*SET TASK*: Copy the data below word for word, keeping every line and character unchanged.

*DATA FOR THIS EXERCISE*:
──────────

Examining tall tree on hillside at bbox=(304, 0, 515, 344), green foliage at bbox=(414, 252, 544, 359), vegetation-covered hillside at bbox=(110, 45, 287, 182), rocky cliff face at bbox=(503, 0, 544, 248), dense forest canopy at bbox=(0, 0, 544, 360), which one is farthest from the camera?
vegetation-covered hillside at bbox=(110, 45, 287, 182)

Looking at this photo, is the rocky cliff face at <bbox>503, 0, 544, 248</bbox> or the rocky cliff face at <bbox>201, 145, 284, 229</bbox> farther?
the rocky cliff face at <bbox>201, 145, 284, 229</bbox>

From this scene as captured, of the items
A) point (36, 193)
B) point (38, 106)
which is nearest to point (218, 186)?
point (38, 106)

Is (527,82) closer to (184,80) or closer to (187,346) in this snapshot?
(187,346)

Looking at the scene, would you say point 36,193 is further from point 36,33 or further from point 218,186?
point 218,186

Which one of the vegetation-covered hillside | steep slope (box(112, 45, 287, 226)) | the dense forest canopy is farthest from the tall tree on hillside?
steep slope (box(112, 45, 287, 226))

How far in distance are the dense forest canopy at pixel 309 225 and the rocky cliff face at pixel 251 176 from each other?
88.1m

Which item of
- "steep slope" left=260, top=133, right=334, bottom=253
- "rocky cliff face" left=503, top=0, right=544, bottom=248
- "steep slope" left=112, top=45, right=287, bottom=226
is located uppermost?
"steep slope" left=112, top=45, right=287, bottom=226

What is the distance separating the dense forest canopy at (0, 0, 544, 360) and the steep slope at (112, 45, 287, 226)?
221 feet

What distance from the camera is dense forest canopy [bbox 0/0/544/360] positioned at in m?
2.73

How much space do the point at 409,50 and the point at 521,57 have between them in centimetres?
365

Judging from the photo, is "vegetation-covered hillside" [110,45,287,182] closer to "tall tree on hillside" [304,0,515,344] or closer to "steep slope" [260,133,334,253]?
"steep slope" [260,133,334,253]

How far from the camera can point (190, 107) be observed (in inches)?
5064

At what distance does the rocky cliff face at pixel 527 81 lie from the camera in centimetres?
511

──────────

*FINISHED EXERCISE*:
Examining tall tree on hillside at bbox=(304, 0, 515, 344), green foliage at bbox=(414, 252, 544, 359), vegetation-covered hillside at bbox=(110, 45, 287, 182), rocky cliff face at bbox=(503, 0, 544, 248), dense forest canopy at bbox=(0, 0, 544, 360), which one is farthest from the camera?
vegetation-covered hillside at bbox=(110, 45, 287, 182)

Looking at this photo, is the rocky cliff face at <bbox>503, 0, 544, 248</bbox> or the rocky cliff face at <bbox>201, 145, 284, 229</bbox> farther?
the rocky cliff face at <bbox>201, 145, 284, 229</bbox>

From this scene as captured, of the items
A) point (36, 193)
B) point (38, 106)
which is nearest to point (218, 186)?
point (38, 106)

Is (527,82) closer to (184,80) or closer to (187,346) in this snapshot?
(187,346)

Looking at the scene, would you say point 36,193 is further from point 36,33 or further from point 218,186?
point 218,186

Which one of the vegetation-covered hillside | steep slope (box(112, 45, 287, 226)) | the dense forest canopy is farthest from the tall tree on hillside?
steep slope (box(112, 45, 287, 226))

How far in distance are the dense forest canopy at pixel 309 225 and the rocky cliff face at pixel 251 176 from each other?
88.1m

Which item of
- "steep slope" left=260, top=133, right=334, bottom=253
- "rocky cliff face" left=503, top=0, right=544, bottom=248
- "steep slope" left=112, top=45, right=287, bottom=226
is located uppermost?
"steep slope" left=112, top=45, right=287, bottom=226

What is the distance separating the dense forest canopy at (0, 0, 544, 360) and the steep slope at (112, 45, 287, 226)?
221 feet

What distance from the camera is dense forest canopy [bbox 0/0/544/360] positioned at in m?
2.73

How much space do the point at 409,50 and the point at 521,57 have between them in centimetres?
365

Judging from the photo, is "vegetation-covered hillside" [110,45,287,182] closer to "tall tree on hillside" [304,0,515,344] or closer to "steep slope" [260,133,334,253]?
"steep slope" [260,133,334,253]

How far from the camera can point (190, 107) be observed (in inches)?
5064

At what distance does the rocky cliff face at pixel 527 81 lie from the camera in centimetres?
511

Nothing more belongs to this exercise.